++++ Extract provided ++++

- Commercial Break Edition cover

Studio album by the Itchyworms
- Released: 11 October 2005
- Label: Universal Philippines
- Producers: The Itchyworms; Buddy Zabala; Raimund Marasigan;

The Itchyworms chronology
| Little Monsters Under Your Bed (2001) | Noontime Show (2005) | Self-Titled (2008) |

Singles from Noontime Show
- "Buwan" Released: 2005; "Akin Ka Na Lang" / "Beer" Released: 2006; "Love Team" Released: February 12, 2007;

= Noontime Show =

Noontime Show is the second studio album by the Filipino rock band the Itchyworms, released by Universal Records Philippines on 11 October 2005. A concept album, it mocks traditions of the Philippine mainstream entertainment industry, parodying long-standing elements of Philippine soap operas ("Soap o Pera"), power couples or love teams ("Love Team"), game shows ("Contestant Number One"), love-advice radio shows ("Mister Love"), etc.

== Critical reception ==
In a review for The Philippine Star, Baby A. Gil wrote: "Songs in Noontime Show are amusing, irreverent and has a lot to say about the Filipino noontime variety show on television. Think production numbers, contests, love teams, etc., etc. [...] I admit they can be sarcastic at times and the songs might not sit well with some people. But it is hard to come across albums that effectively combine nice melodies and social commentary in one package, so we might as well enjoy this one."

In 2021, music vlogger Toni Panagu released a video critique on YouTube explaining why he thought the album a work of genius.

== Aftermath ==
- At the 19th (2006) Awit Awards, "Akin Ka Na Lang" won the Best World/Alternative Music award.
- At the 2006 NU Rock Awards, the album won Album of the Year, Jazz Nicolas was named Drummer of the Year, and the band along with Raymund Marasigan and Buddy Zabala were named Producers of the Year. Nominated were "Beer" for Song of the Year, The Itchyworms for Band of the Year and the Rising Sun Award, Kelvin Yu for Bassist of the Year, and Apple Sta. Maria for Best Album Packaging.
- Jugs Jugueta later joined the ABS-CBN morning talent variety show Showtime in October 2009 as one of its original hosts. The show later moved to the noontime slot as It's Showtime in February 2012. Up to the present he is still one of the mainstays of the show which now airs across different platforms and TV channels.
- KFC, Close-Up, and Zonrox used "Akin Ka Na Lang" in their respective ads.
- In 2024, the band launched the "Beer" and "Pag-ibig" craft beer brands inspired by their song "Beer".

++++ Material ++++

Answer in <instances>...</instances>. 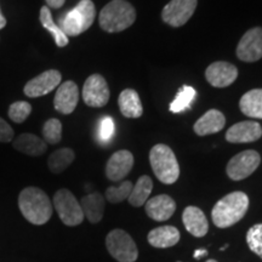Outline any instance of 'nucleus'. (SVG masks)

++++
++++ Material ++++

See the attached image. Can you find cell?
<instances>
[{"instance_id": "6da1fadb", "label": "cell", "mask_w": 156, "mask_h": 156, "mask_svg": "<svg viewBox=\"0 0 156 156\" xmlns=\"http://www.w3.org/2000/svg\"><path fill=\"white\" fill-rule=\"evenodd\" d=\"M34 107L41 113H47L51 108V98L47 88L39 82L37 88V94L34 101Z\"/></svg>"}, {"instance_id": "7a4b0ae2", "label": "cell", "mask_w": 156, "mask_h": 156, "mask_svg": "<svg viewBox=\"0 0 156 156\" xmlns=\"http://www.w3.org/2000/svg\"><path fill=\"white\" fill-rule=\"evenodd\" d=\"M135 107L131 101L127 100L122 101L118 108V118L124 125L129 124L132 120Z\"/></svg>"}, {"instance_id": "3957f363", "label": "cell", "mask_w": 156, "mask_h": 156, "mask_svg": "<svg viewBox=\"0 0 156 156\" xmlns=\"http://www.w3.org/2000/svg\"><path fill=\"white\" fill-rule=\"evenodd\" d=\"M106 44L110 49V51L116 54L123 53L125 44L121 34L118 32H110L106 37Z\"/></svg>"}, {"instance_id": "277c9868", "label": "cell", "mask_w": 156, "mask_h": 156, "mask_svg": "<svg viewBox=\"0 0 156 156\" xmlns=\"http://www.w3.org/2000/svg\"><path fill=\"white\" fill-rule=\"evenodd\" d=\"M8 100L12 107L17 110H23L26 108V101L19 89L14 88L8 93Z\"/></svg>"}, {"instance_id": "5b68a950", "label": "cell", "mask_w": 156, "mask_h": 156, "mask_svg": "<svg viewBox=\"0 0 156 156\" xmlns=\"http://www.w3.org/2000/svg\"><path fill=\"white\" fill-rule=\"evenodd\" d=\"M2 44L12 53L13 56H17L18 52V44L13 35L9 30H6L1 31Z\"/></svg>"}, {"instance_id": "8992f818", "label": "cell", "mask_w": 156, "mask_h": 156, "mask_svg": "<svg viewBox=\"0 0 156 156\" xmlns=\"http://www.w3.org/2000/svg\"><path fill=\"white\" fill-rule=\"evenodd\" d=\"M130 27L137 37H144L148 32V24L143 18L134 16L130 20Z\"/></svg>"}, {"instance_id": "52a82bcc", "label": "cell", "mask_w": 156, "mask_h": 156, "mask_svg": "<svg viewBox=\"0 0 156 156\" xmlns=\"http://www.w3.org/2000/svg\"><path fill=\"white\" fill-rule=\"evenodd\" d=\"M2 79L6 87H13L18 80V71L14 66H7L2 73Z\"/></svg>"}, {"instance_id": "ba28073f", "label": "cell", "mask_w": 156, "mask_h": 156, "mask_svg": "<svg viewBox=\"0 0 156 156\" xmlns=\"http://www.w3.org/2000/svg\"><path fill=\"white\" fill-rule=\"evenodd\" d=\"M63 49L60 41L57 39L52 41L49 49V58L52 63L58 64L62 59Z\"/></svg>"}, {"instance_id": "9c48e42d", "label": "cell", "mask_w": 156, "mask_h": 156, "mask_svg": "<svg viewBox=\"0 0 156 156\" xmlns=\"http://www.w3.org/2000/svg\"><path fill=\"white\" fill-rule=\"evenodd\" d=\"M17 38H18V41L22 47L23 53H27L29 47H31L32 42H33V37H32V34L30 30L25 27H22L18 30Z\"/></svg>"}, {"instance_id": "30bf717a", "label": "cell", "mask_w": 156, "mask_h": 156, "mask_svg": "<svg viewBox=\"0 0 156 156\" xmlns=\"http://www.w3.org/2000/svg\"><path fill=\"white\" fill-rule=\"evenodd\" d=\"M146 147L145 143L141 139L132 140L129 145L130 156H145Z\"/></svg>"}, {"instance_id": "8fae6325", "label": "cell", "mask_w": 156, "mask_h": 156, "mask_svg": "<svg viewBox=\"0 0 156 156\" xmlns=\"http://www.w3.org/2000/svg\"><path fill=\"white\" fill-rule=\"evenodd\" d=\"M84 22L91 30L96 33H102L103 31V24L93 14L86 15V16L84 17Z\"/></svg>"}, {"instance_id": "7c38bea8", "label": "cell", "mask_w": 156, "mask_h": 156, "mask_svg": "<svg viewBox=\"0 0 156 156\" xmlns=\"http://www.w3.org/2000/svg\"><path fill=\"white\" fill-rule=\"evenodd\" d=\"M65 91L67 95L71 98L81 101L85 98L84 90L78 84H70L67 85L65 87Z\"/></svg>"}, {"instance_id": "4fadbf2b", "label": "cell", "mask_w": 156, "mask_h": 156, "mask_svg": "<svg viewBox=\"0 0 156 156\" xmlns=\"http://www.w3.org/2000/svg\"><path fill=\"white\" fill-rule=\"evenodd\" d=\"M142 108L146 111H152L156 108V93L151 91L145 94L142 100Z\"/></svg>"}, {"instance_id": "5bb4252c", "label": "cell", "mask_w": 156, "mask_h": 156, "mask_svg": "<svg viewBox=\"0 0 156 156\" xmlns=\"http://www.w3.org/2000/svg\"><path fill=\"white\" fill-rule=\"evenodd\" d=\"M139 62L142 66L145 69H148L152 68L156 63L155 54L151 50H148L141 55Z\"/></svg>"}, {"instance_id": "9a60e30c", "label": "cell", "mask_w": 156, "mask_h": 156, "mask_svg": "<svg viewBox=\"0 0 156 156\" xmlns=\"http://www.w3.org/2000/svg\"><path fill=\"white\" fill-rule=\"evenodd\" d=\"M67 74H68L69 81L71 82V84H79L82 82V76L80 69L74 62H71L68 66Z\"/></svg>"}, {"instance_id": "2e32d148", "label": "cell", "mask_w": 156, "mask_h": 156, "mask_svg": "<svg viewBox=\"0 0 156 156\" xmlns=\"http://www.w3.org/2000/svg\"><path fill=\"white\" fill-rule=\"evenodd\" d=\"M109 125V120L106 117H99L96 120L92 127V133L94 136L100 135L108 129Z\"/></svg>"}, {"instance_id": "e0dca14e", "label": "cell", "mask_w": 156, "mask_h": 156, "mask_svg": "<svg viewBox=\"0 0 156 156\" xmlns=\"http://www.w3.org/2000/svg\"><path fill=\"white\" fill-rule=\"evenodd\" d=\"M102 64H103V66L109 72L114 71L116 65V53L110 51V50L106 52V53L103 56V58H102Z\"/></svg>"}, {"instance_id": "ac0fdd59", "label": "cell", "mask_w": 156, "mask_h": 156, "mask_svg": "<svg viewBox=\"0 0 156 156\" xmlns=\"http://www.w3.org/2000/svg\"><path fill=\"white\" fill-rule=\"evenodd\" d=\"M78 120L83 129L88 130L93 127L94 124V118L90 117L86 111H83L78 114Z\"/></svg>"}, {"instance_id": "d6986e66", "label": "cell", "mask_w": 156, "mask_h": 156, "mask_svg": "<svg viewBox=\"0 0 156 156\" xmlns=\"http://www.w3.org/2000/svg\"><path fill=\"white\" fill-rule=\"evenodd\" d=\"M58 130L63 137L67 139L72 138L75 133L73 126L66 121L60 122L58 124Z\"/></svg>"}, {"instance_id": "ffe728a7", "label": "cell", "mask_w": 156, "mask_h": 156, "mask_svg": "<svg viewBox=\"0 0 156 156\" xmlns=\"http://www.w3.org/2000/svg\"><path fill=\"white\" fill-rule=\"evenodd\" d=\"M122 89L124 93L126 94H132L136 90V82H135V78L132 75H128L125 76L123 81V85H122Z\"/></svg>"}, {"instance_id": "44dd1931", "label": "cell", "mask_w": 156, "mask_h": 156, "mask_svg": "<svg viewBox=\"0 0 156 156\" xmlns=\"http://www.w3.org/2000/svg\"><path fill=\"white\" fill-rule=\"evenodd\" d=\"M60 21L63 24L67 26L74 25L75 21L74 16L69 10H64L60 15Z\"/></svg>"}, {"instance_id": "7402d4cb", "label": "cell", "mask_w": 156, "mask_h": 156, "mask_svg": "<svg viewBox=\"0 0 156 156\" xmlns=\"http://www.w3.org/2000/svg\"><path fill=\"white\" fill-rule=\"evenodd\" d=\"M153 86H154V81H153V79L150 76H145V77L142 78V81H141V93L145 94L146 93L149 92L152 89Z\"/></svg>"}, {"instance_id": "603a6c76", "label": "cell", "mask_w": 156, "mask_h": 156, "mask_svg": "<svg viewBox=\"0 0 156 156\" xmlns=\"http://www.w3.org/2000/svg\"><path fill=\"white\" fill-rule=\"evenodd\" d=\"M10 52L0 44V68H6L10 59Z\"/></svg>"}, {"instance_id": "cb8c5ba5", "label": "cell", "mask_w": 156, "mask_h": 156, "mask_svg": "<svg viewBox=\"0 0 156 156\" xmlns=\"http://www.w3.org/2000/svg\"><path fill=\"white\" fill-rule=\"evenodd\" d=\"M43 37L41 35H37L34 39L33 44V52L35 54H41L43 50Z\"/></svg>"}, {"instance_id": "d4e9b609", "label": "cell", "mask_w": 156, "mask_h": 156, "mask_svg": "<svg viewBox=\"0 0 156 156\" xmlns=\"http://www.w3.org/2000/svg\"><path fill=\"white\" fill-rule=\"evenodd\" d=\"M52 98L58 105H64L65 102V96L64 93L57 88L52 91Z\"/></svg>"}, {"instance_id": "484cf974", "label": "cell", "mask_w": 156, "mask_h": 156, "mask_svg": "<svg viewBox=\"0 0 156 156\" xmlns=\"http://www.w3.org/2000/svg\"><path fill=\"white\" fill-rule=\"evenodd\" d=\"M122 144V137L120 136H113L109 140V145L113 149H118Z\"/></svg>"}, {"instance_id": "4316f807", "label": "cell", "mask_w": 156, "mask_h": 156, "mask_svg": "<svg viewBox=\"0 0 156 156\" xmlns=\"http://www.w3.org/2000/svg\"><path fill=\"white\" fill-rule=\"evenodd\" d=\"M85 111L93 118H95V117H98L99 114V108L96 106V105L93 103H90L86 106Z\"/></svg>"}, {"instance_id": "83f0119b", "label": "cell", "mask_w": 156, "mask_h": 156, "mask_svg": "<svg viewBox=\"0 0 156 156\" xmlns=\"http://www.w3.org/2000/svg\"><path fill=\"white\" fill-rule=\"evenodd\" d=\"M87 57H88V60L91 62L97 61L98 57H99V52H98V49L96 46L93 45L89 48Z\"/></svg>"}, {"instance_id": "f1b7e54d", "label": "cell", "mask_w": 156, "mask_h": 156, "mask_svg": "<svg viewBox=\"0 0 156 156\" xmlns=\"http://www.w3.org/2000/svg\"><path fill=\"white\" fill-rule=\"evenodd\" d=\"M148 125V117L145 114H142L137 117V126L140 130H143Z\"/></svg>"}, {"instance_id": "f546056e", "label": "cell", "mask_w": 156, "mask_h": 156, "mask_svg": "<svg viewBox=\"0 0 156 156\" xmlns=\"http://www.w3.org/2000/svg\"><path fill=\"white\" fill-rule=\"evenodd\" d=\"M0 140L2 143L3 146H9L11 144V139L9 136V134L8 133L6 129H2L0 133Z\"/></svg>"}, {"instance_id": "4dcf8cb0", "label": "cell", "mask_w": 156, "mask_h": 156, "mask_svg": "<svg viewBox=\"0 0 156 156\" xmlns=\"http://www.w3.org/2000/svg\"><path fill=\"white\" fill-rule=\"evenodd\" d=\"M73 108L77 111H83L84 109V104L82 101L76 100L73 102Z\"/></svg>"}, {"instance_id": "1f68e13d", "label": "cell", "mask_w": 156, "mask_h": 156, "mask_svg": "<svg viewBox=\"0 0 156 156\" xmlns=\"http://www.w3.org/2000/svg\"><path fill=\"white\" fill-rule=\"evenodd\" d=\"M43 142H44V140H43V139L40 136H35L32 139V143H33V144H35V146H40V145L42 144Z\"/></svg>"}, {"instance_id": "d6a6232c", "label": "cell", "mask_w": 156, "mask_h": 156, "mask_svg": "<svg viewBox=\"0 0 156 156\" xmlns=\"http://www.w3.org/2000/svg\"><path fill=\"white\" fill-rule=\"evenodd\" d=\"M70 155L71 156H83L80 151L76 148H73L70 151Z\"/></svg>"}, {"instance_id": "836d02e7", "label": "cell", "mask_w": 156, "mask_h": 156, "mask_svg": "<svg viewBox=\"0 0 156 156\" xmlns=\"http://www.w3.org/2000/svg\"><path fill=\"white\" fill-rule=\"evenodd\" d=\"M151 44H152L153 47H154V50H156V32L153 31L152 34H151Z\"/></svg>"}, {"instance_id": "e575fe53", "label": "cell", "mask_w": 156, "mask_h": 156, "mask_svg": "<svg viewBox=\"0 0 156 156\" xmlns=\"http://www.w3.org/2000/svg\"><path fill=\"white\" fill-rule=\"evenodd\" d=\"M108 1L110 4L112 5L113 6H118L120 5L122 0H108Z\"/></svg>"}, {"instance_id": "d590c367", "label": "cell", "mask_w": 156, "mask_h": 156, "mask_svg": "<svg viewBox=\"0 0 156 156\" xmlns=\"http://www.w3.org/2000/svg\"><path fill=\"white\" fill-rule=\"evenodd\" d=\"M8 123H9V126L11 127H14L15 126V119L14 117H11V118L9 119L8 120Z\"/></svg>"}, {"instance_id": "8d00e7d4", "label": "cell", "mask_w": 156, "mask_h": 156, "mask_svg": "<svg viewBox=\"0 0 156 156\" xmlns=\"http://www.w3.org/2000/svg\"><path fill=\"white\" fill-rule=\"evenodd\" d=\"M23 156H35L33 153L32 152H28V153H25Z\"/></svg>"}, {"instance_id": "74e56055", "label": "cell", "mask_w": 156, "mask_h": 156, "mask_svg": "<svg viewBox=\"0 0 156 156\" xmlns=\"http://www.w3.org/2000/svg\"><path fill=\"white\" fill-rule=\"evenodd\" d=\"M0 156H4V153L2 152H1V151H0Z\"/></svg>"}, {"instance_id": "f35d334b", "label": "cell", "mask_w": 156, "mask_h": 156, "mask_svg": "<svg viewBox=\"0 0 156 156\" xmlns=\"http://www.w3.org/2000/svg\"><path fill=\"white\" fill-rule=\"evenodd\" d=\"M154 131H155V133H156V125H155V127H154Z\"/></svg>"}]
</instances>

++++

Set of tasks ::
[1] Answer these from the Noontime Show article:
(a) Which company released the album on 11 October 2005?
(b) What award did "Akin Ka Na Lang" win at the 19th (2006) Awit Awards?
(c) In what year did the band launch craft beer brands inspired by their song "Beer"?
[2] From the Noontime Show article, pull out the passage from "- At the 2006" to "their respective ads." word for word.

Full answers ::
[1]
(a) Universal Records Philippines
(b) Best World/Alternative Music
(c) 2024

[2]
- At the 2006 NU Rock Awards, the album won Album of the Year, Jazz Nicolas was named Drummer of the Year, and the band along with Raymund Marasigan and Buddy Zabala were named Producers of the Year. Nominated were "Beer" for Song of the Year, The Itchyworms for Band of the Year and the Rising Sun Award, Kelvin Yu for Bassist of the Year, and Apple Sta. Maria for Best Album Packaging.
- Jugs Jugueta later joined the ABS-CBN morning talent variety show Showtime in October 2009 as one of its original hosts. The show later moved to the noontime slot as It's Showtime in February 2012. Up to the present he is still one of the mainstays of the show which now airs across different platforms and TV channels.
- KFC, Close-Up, and Zonrox used "Akin Ka Na Lang" in their respective ads.